In 1958 Harman introduced the Festival TA-230, the first high fidelity simulcast stereo receiver, once again aimed at non-technical users with the intention of making high-fidelity stereo widely available. Stereo sound was achieved by using one channel from the AM band, and one channel from the FM band. This early form of stereophonic reception was called simulcast stereo.

Early FM broadcast signals did not have the stereo carrier (pilot) signal that carried the stereo left and right channels. In 1959, two years before the FCC formally approved FM multiplex stereo broadcasting, Harman Kardon introduced the MA-250 FM multiplex adapter unit, designed to fit into the Ode T-250 and the Lyric F-250 tuners. When installed, the tuners were fully functioning multiplex tuners.

In February 1959 Harman Kardon advertised their 24 watt A-224 stereo amplifier and the T-224 am/fm tuner were "the largest selling stereo amplifier and tuner in America".

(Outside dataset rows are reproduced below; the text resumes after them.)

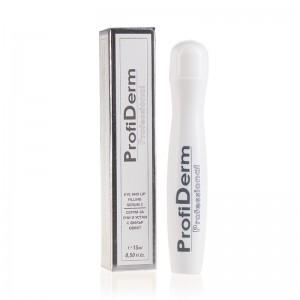 Интензивен серум за около очи и устни с филър ефект ProfiDerm Professional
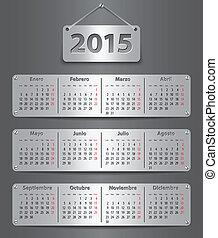 2015, calendario, español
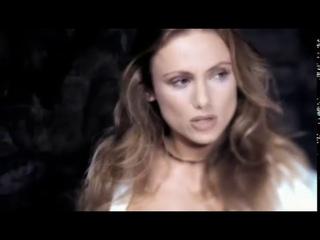 Sash! Feat. Tina Cousins - Just Around The Hill (Ballad Version)
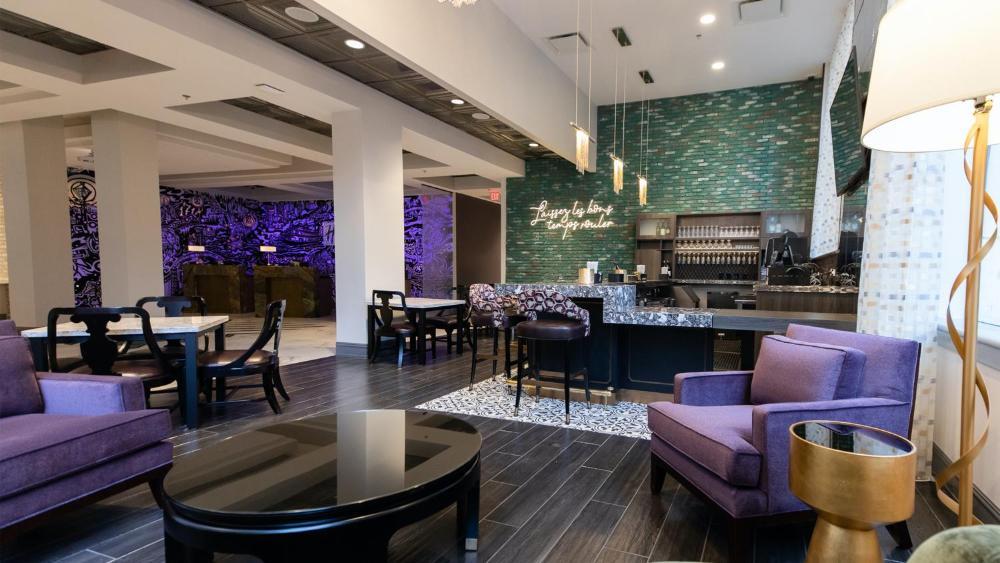 Foto - Holiday Inn Club Vacations New Orleans Resort, an IHG Hotel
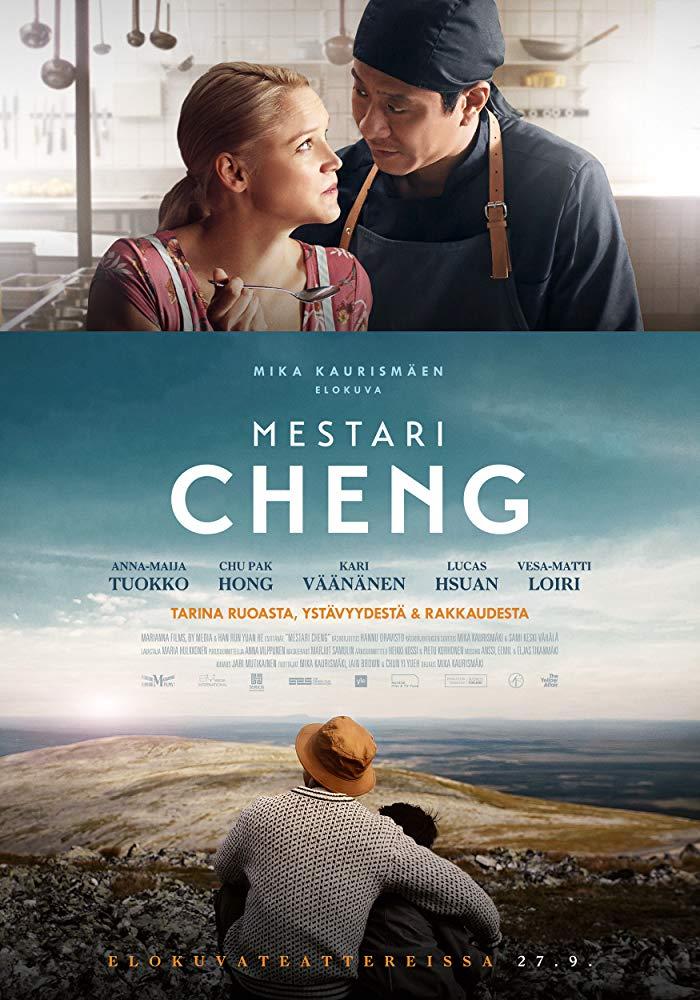 Mestari Cheng (2019) Online Subtitrat in Romana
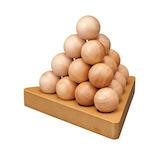 ハナヤマ かつのう ボールピラミッド
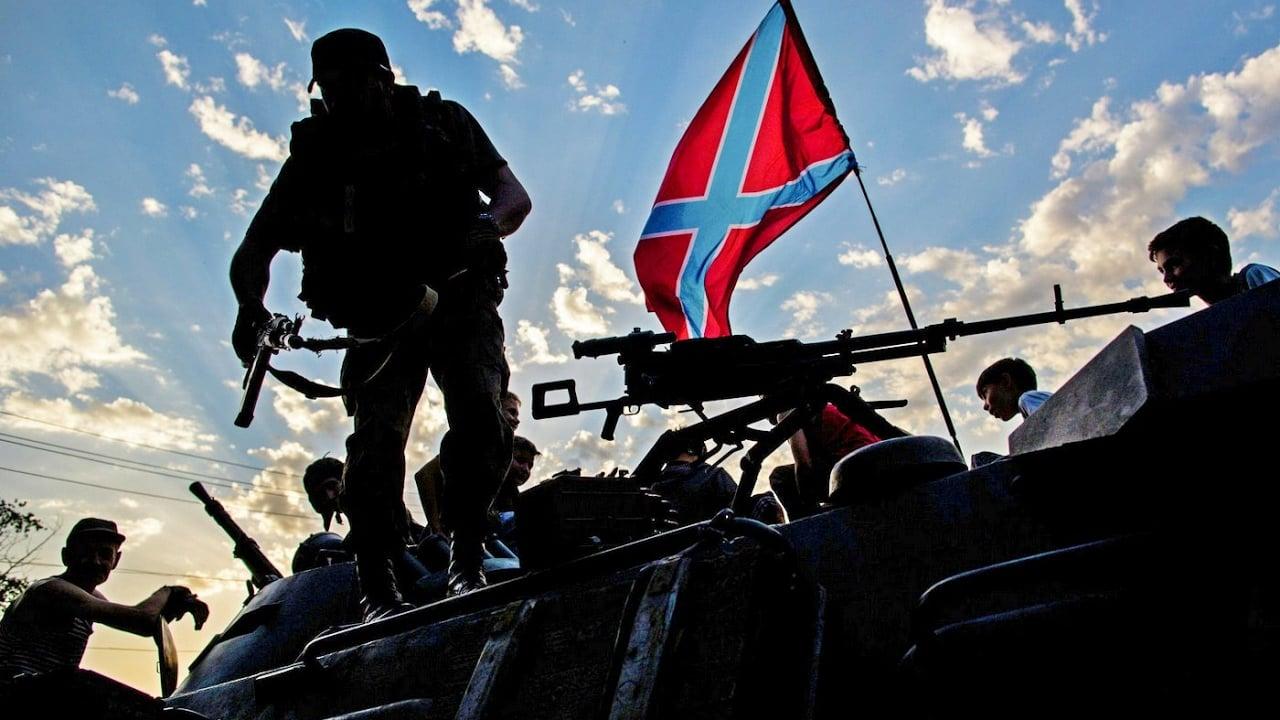 Счет танков и орудий, которые подтянули террористы, идет на десятки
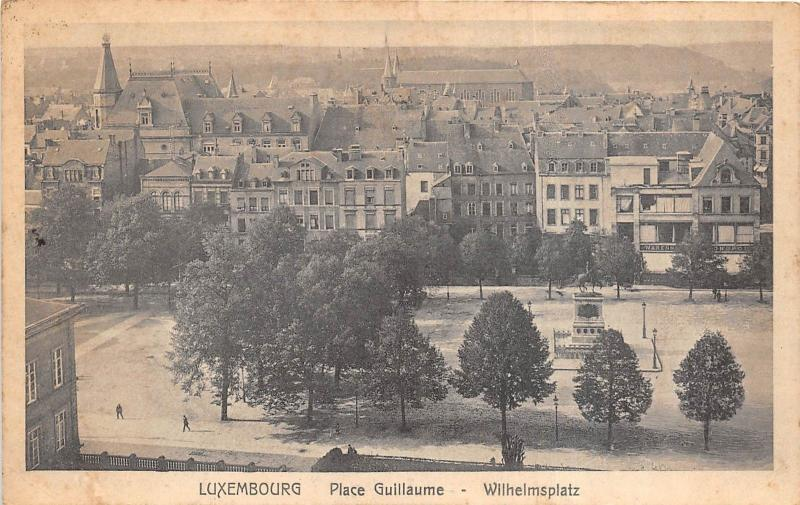 Br35765 Luxembourg Place Guillaume luxembourg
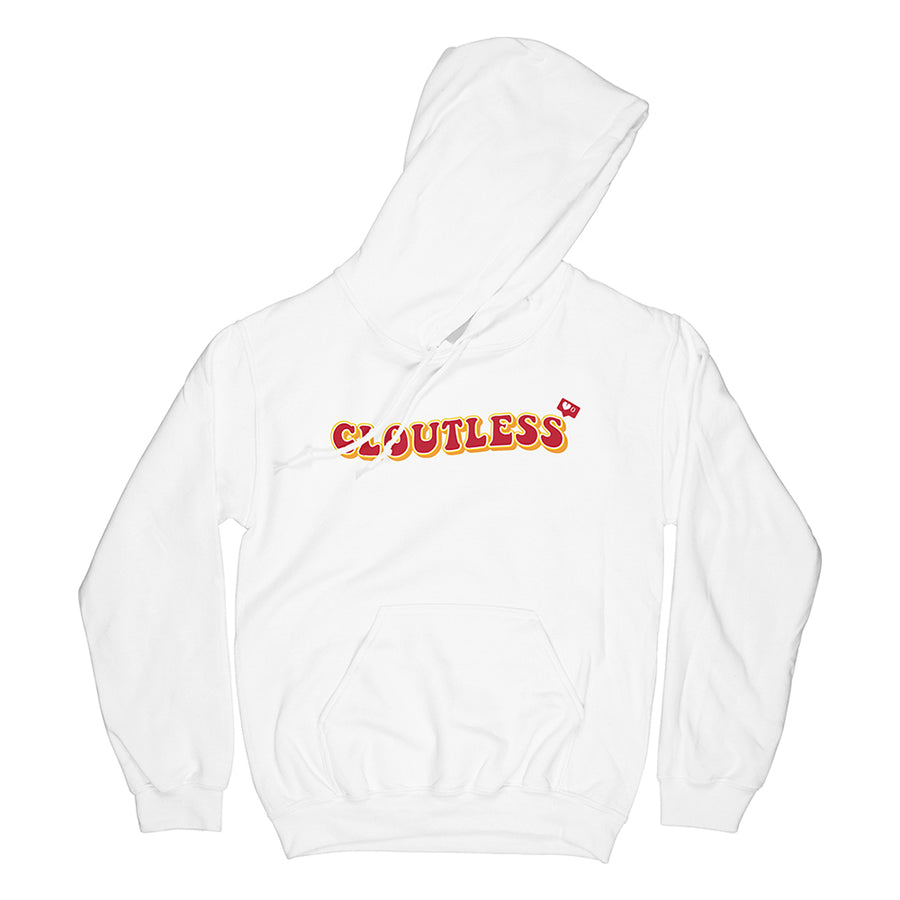 CLOUTLESS HOODIE (WHITE)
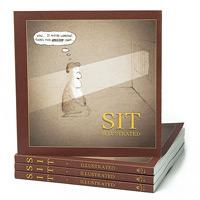 Sit illustrated - meditation Cartoon Book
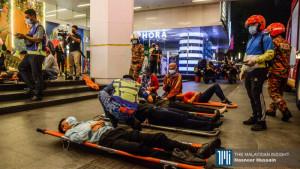 【视频】LRT启用23年后首起严重意外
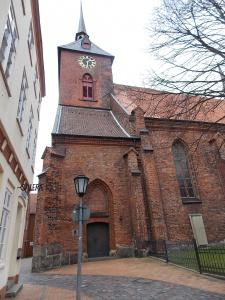 058 JW 5 Rendsburg, St. Marien I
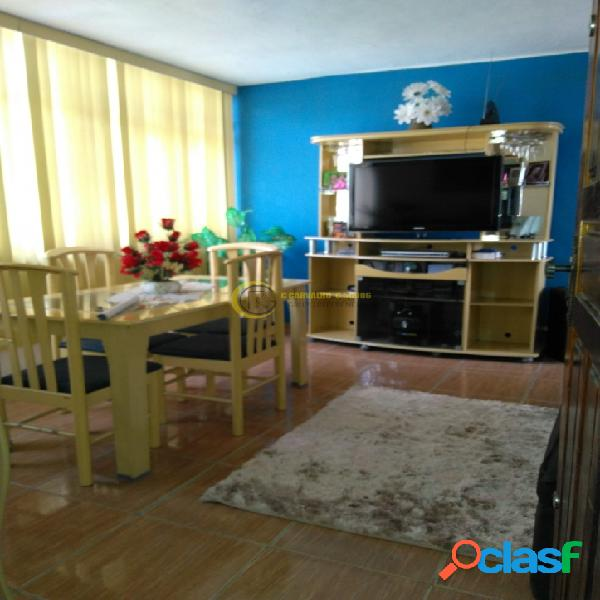 Apartamento 3 quartos, Del Castilho Próximo ao Shopping Nova America e Metrô.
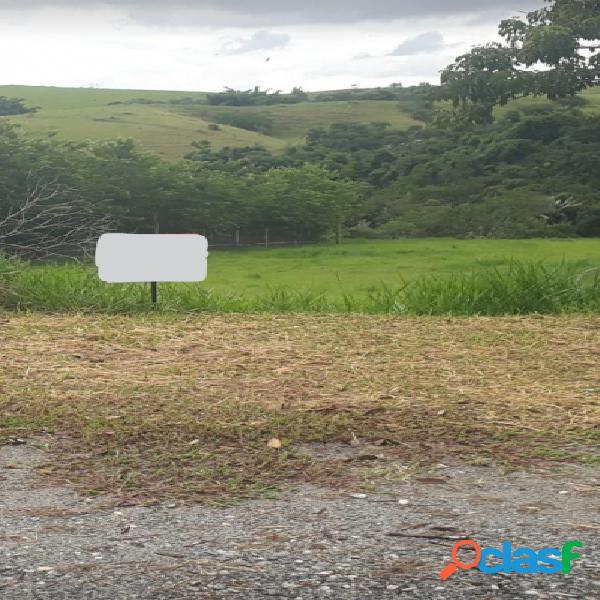 Terreno - venda - jacarexc3xad - sp - vale dos lagos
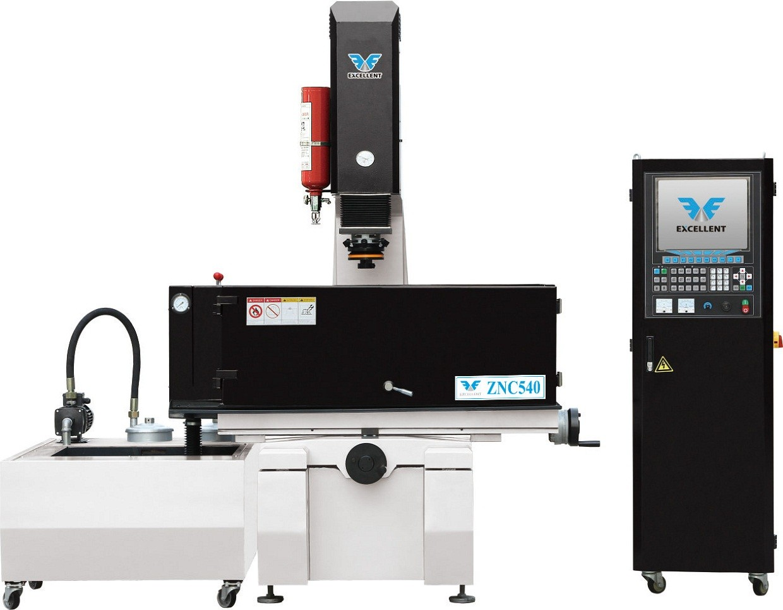 Máy Tia Lửa Điện CNC Với Động Cơ Servo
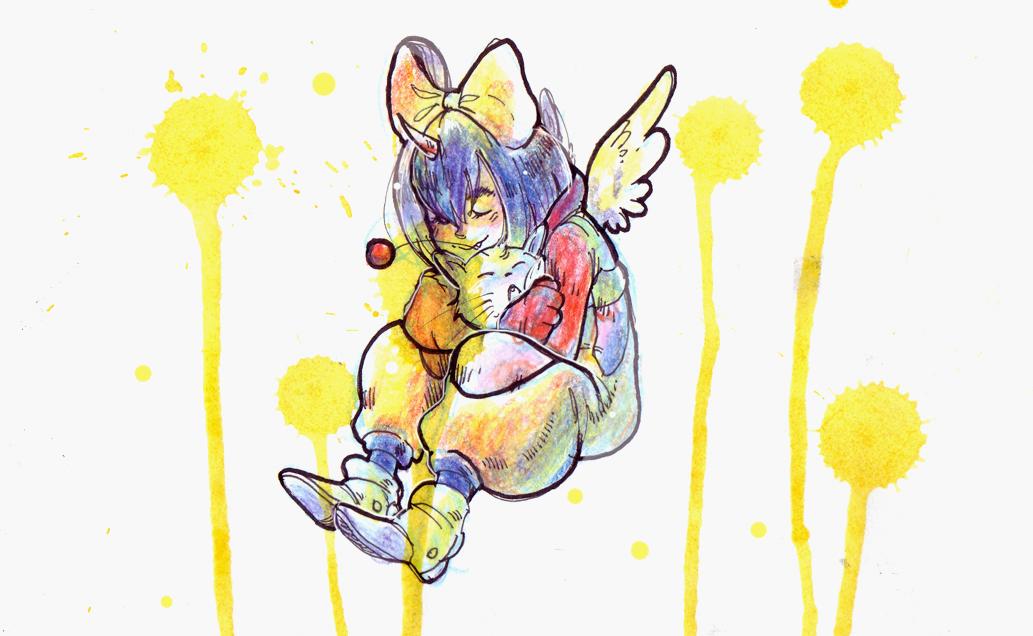 An Eiko drawn for my friend  bee ~~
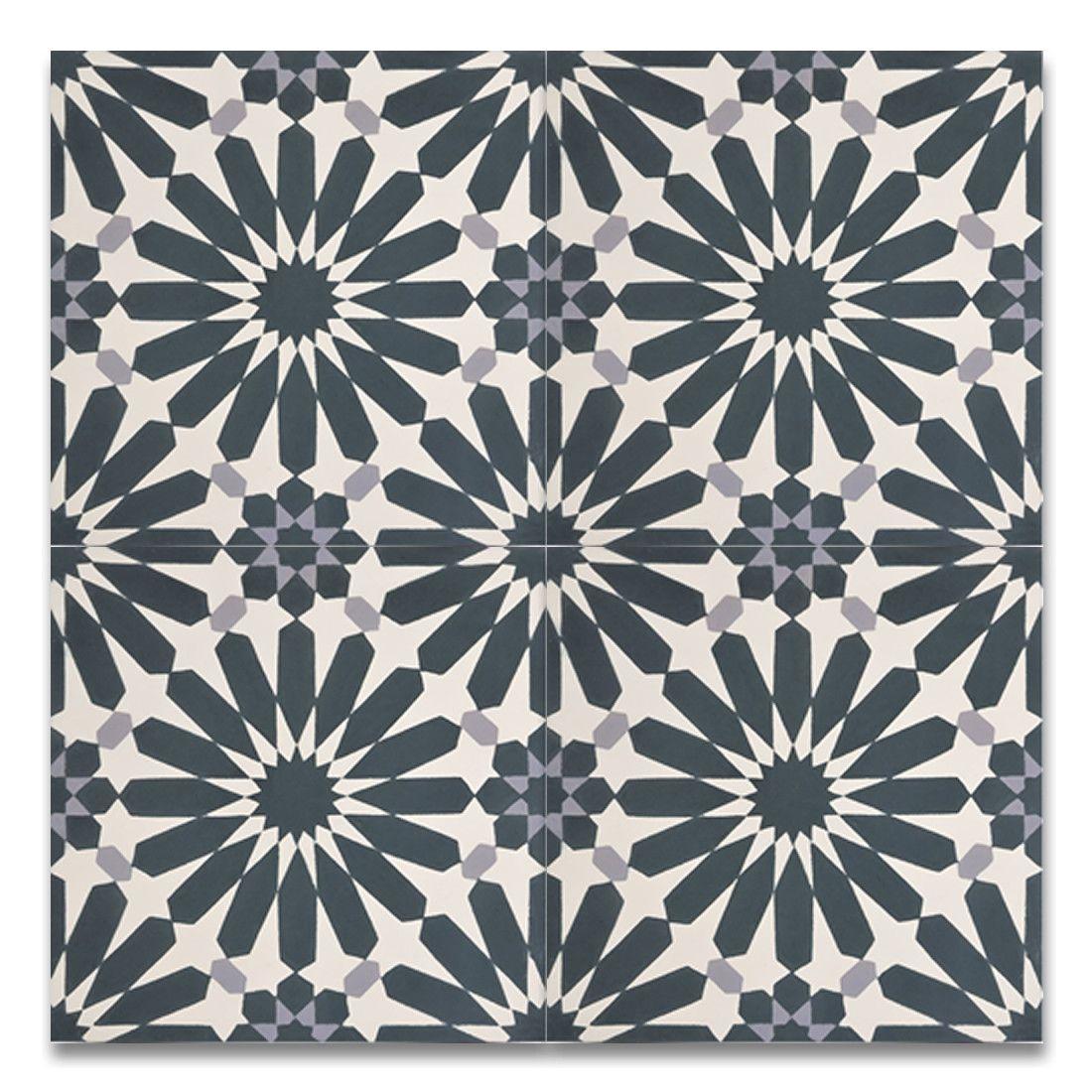 Alhambra Handmade 8 X 8 Cement Subway Tile In Navy Blue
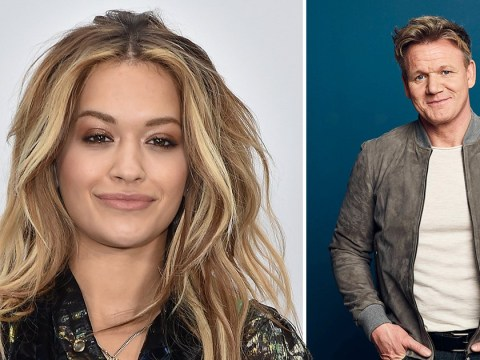 Rita Ora confronts Gordon Ramsay after she was 'refused entry' to his restaurant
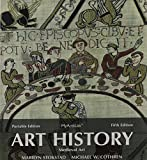 Art History Portable Book 1 and Art History Portables Book 2 Package, Stokstad, Marilyn and Cothren, Michael, 0205941745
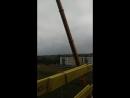 ахуєть 65 метрів кран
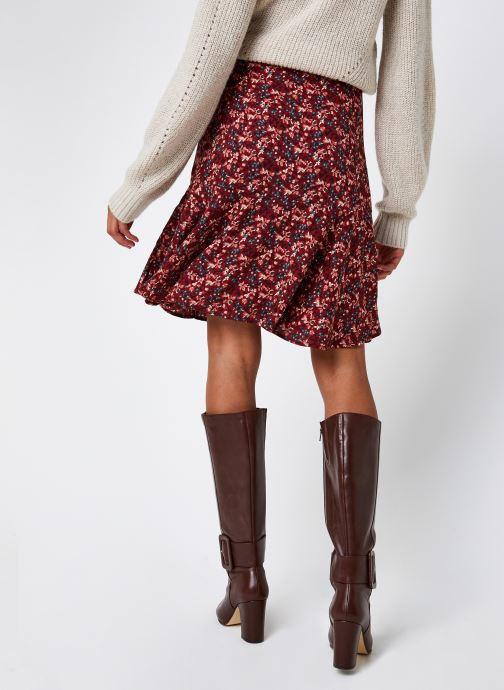 Vêtements Jolie Jolie Petite Mendigote Victoire Rouge vue portées chaussures
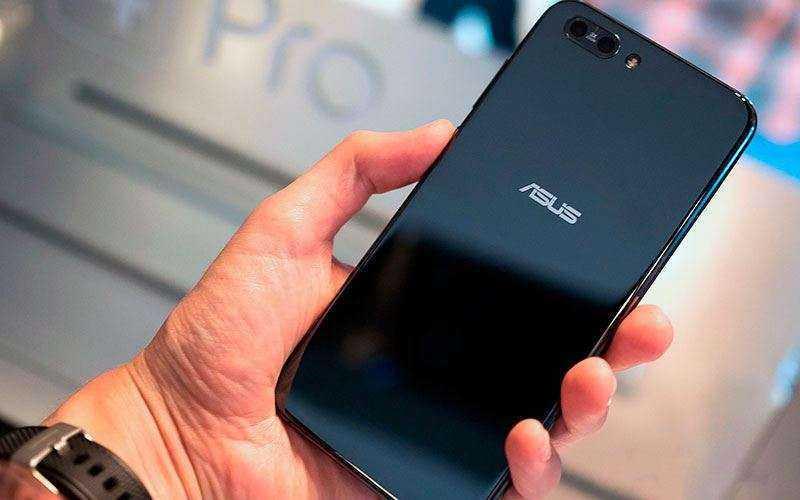 Связь и качество вызовов Asus Zenfone 4 и Asus Zenfone 4 Pro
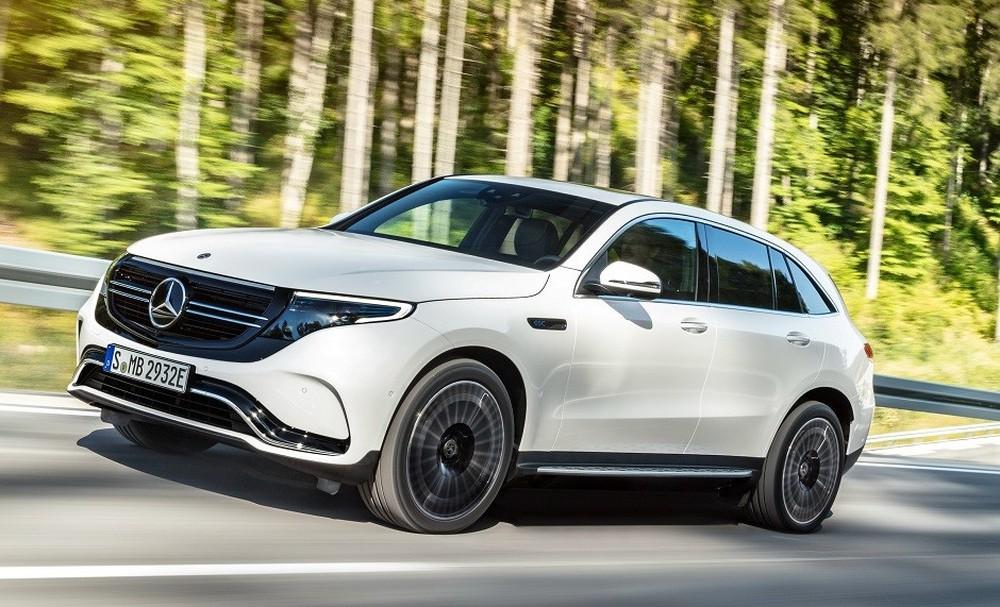 EQC é o primeiro SUV elétrico da Mercedes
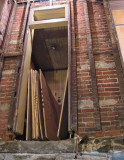 storage room, formerly a lavatory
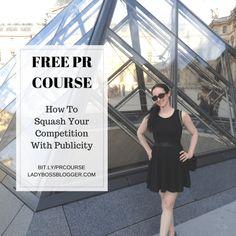 Female entrepreneur lady boss blogger Kristin Marquet public relations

In 1959, Harman Kardon marketed the Citation II, an early ultra wideband stereophonic tube amplifier. It featured 60 watts/channel output with a frequency response of 18–60,000 Hz at 20 watt output. The company promoted their philosophy of designing high fidelity sound using amplifiers that provided widest possible audio bandwidth. Although the human ear's highest audible range is around 20,000 Hz, the full range of sound goes beyond that with harmonics and overtones that may be beyond the hearing range of the human ear. These harmonics interact with other frequencies to produce audible secondary sounds or interference.

In 1969 Harman bought the major speaker manufacturer JBL. In 1970 Harman Kardon introduce the CAD5, the world's first stereophonic cassette recording deck with Dolby B-type noise reduction.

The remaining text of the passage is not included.